La coexistencia de esas formas de participación ciudadana, que han encontrado oxígeno fuera del cerco estatal, prefiguran las reglas del escenario democrático que más adelante Cuba debería permitirse.

La última vez que hubo un referendo constitucional en el país fue en 1976. En ese entonces participó el 98 por ciento del padrón electoral y la constitución socialista alcanzó el 97,7 por ciento de los votos. Aquel concilio comunista demolía formalmente el antiguo sistema burgués e institucionalizaba, entre vivas, la unanimidad, religión oficial de la revolución totalitaria.

Todo eso parece haberse resentido ahora como nunca antes. La nueva constitución mantiene intacto en su artículo 5 el papel del Partido Comunista como la única fuerza dirigente de la sociedad y el Estado, pero restaura en sus artículos 29 y 30 el reconocimiento de la propiedad privada. Se puede concluir entonces que la desmesurada campaña a favor del sí por parte del gobierno en los espacios públicos del país no buscaba tanto mantener lo que ya estaba, sino reinstaurar en el cuerpo legal nacional algo del viejo mundo suprimido.

Esta constitución recoge el espíritu ideológico del postcastrismo. Hay un interés genuino de una casta de funcionarios y herederos militares del régimen por disfrazar el creciente capitalismo de Estado bajo el ropaje retórico de los manuales socialistas. Hay una mayor inversión de empresas extranjeras en sectores como la hotelería y el turismo, pongamos, pero las libertades civiles y la autonomía individual siguen secuestradas por el autoritarismo político.

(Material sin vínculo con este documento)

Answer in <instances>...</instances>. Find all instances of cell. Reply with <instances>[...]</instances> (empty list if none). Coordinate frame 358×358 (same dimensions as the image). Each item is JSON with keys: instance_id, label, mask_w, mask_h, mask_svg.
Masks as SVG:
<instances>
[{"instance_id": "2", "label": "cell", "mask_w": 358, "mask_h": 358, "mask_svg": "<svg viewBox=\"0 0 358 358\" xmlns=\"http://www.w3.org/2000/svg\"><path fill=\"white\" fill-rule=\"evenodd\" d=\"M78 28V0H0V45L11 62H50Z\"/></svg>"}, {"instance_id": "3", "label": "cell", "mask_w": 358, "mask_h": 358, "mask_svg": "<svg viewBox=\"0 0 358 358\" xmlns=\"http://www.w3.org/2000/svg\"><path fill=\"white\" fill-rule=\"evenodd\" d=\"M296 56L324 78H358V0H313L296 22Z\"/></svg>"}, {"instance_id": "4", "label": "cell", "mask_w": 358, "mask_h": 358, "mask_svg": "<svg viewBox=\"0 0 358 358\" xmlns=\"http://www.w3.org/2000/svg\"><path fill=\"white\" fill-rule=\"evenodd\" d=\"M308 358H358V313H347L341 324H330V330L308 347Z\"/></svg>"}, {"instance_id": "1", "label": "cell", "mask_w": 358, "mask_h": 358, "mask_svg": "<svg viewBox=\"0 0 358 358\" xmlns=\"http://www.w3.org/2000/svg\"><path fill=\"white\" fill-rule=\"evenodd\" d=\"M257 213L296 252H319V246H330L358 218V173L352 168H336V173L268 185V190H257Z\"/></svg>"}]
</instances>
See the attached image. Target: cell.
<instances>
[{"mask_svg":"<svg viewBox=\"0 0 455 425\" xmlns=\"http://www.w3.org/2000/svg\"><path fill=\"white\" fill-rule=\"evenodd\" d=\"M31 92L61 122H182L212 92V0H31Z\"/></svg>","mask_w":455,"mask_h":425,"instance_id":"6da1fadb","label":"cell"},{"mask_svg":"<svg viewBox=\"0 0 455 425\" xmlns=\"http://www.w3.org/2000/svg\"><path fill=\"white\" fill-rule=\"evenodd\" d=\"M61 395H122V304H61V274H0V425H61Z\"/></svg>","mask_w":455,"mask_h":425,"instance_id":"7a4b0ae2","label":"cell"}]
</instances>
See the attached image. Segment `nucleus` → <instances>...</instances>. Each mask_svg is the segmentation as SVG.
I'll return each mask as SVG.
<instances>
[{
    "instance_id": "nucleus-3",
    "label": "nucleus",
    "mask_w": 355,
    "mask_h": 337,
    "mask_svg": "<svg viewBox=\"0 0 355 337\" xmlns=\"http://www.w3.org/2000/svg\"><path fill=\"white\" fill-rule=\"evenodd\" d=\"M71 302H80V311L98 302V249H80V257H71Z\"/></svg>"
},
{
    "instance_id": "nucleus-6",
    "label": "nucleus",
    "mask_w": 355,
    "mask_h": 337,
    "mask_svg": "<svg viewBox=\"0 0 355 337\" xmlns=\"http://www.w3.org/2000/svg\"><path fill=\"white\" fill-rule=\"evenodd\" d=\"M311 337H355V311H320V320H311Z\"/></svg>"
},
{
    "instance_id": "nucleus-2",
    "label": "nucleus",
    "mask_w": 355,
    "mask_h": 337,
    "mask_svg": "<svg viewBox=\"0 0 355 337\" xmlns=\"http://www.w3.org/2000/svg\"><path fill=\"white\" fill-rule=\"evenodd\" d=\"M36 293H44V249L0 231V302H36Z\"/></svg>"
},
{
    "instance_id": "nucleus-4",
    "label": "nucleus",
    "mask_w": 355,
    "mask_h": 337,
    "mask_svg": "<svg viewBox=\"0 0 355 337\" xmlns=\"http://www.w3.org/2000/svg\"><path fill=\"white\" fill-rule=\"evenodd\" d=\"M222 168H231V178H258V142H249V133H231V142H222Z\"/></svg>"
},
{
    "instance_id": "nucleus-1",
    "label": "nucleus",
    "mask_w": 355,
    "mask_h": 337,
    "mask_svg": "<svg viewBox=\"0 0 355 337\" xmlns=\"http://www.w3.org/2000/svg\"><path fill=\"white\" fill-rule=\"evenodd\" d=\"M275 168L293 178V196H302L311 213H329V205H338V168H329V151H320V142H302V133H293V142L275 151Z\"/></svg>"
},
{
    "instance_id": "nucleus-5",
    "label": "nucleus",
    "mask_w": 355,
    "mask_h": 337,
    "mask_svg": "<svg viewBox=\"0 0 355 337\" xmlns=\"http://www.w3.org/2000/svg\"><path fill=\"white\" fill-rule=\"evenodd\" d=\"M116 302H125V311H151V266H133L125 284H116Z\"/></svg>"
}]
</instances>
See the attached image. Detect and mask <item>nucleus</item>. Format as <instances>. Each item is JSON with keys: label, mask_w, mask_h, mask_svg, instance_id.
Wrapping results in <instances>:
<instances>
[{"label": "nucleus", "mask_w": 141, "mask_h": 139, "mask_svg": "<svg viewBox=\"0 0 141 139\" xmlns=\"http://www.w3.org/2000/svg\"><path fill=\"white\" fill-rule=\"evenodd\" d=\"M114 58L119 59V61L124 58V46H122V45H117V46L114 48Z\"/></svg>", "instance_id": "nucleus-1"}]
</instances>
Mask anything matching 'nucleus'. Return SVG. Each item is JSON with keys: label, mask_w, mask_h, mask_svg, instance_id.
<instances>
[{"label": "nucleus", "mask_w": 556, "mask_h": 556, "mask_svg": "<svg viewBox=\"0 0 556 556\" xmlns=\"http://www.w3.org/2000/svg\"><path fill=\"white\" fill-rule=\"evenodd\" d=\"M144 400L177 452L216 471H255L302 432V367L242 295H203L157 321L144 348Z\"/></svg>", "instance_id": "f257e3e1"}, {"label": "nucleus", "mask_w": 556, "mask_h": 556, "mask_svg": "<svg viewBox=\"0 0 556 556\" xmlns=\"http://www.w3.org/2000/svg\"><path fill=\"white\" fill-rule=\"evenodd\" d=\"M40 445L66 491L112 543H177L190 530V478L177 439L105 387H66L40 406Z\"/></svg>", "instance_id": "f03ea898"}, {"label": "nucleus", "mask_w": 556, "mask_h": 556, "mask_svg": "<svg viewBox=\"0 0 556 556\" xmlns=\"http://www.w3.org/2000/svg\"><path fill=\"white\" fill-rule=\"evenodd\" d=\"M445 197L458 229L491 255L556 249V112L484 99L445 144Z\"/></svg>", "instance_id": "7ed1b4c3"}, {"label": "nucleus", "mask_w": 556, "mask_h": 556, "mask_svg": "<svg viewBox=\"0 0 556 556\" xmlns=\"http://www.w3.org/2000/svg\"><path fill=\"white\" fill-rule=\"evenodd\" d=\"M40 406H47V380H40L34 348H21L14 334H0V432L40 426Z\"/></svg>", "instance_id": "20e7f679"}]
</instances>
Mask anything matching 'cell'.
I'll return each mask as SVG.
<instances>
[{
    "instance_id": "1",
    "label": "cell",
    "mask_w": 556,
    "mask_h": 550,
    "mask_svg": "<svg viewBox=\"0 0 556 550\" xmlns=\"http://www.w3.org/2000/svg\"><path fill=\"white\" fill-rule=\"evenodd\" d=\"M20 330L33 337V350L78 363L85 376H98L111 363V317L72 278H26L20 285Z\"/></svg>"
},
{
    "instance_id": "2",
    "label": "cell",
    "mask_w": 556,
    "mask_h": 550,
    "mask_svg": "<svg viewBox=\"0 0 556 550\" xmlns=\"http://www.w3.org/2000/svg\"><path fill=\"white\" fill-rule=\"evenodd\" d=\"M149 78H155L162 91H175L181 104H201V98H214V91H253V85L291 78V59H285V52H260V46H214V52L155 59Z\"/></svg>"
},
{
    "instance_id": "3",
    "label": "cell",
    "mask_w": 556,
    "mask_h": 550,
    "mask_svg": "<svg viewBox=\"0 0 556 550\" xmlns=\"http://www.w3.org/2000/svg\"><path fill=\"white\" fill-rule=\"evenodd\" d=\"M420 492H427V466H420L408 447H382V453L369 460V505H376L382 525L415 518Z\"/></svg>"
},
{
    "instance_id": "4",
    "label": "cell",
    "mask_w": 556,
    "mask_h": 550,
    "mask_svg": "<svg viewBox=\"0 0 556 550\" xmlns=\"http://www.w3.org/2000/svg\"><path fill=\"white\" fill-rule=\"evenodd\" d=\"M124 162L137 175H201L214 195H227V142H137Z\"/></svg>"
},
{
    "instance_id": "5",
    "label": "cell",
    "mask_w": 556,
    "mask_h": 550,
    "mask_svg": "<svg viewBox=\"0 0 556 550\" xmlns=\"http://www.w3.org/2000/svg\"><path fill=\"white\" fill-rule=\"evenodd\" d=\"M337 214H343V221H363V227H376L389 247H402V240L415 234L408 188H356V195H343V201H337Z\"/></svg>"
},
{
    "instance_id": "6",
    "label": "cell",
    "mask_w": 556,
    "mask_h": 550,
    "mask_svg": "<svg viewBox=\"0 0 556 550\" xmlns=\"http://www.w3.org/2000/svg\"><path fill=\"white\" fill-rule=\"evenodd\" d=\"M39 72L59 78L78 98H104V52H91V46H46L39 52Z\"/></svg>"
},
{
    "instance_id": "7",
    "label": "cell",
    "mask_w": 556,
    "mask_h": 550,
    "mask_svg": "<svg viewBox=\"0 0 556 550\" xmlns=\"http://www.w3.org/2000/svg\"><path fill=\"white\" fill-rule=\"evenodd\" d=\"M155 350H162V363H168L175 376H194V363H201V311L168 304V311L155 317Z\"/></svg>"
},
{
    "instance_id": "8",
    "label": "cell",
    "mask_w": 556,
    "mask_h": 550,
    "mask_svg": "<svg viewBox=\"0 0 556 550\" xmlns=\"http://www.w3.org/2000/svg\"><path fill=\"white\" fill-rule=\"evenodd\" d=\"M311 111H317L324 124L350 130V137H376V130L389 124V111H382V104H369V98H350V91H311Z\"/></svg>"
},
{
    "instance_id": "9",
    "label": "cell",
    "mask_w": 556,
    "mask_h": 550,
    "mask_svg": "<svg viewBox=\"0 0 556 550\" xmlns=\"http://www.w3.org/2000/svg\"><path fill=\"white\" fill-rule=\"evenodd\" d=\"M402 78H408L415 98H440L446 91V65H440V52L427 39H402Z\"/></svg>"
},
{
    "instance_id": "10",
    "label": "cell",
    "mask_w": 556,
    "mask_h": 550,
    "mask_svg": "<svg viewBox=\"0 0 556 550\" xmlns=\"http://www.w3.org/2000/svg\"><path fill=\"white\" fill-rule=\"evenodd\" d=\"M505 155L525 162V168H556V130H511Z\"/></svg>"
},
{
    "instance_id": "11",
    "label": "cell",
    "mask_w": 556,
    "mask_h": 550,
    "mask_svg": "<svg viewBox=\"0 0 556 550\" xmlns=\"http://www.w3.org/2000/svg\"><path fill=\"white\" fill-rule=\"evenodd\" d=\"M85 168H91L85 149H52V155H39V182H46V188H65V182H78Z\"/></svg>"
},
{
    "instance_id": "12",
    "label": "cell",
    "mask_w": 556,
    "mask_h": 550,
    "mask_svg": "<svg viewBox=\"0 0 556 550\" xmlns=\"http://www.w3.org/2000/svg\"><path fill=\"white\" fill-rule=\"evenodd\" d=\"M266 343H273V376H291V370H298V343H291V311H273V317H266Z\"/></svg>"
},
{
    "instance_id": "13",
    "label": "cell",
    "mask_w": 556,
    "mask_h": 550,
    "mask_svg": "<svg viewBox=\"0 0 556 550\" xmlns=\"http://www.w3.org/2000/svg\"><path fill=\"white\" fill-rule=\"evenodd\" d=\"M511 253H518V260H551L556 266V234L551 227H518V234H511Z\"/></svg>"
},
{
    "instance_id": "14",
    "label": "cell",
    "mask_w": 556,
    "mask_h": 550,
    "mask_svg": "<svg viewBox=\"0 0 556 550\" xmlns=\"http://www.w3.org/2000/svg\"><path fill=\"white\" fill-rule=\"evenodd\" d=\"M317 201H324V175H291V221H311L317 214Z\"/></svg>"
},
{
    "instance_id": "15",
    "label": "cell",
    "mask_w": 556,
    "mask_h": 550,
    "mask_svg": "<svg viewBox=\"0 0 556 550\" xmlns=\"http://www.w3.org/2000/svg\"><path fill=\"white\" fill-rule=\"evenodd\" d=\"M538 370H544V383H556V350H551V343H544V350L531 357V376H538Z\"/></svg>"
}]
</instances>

Siguiendo esa misma lógica de encubrimiento, el referendo del domingo ha sido un episodio de participación ciudadana vaciado de cualquier capacidad democrática. Hay un largo túnel de oscuridad y tergiversación entre el comienzo y el final del proceso constitucional; es decir, entre la consulta y el voto, las dos únicas instancias en las que la ciudadanía intervino de manera directa.

Se establecieron asambleas de discusión del proyecto constitucional, pero el gobierno cubano oyó lo que quiso y luego exigió que agradecieran que al menos había permitido hablar. Alrededor de nueve millones de personas participaron en los debates del anteproyecto de las que salieron casi diez mil propuestas. El 50,1 por ciento de estas fueron aceptadas por la Comisión Redactora y la Asamblea Nacional, quienes se encargaron luego de incluir en el documento definitivo los planteamientos que menos socavaban o que más fácilmente podían insertarse en la lógica del poder político.

Por ejemplo, se incorporó de nuevo la palabra “comunismo”, un añadido que tuvo casi seiscientas peticiones en las asambleas, pero se rechazó la elección del presidente por voto directo, una demanda propuesta más de 11.000 veces. El artículo 68 del anteproyecto, que reconocía el matrimonio igualitario y que levantó una ola de rechazos en la creciente comunidad evangélica cubana, fue reconvertido en un vago artículo 82 que no reconoce nada, a pesar de que una encuesta publicada tardíamente por la Oficina Nacional de Estadísticas e Información (ONEI) señalaba que el 77 por ciento de la población entre 15 y 74 años creía que las personas homosexuales debían tener los mismos derechos legales que cualquiera.

Incluso dentro del pragmatismo totalitario de una elección previamente arreglada, estas diferencias marcadas entre gobierno y país nos permiten vislumbrar las formas imaginarias de la república futura. No es nada aún, pero podría serlo todo. Contrario a sus más férreos propósitos, el referendo puede haber trazado el mapa de un territorio posible por primera vez.

Carlos Manuel Álvarez es periodista y escritor. Es autor de La tribu, un conjunto de crónicas sobre la Cuba después de Fidel Castro. Su novela más reciente es Los caídos.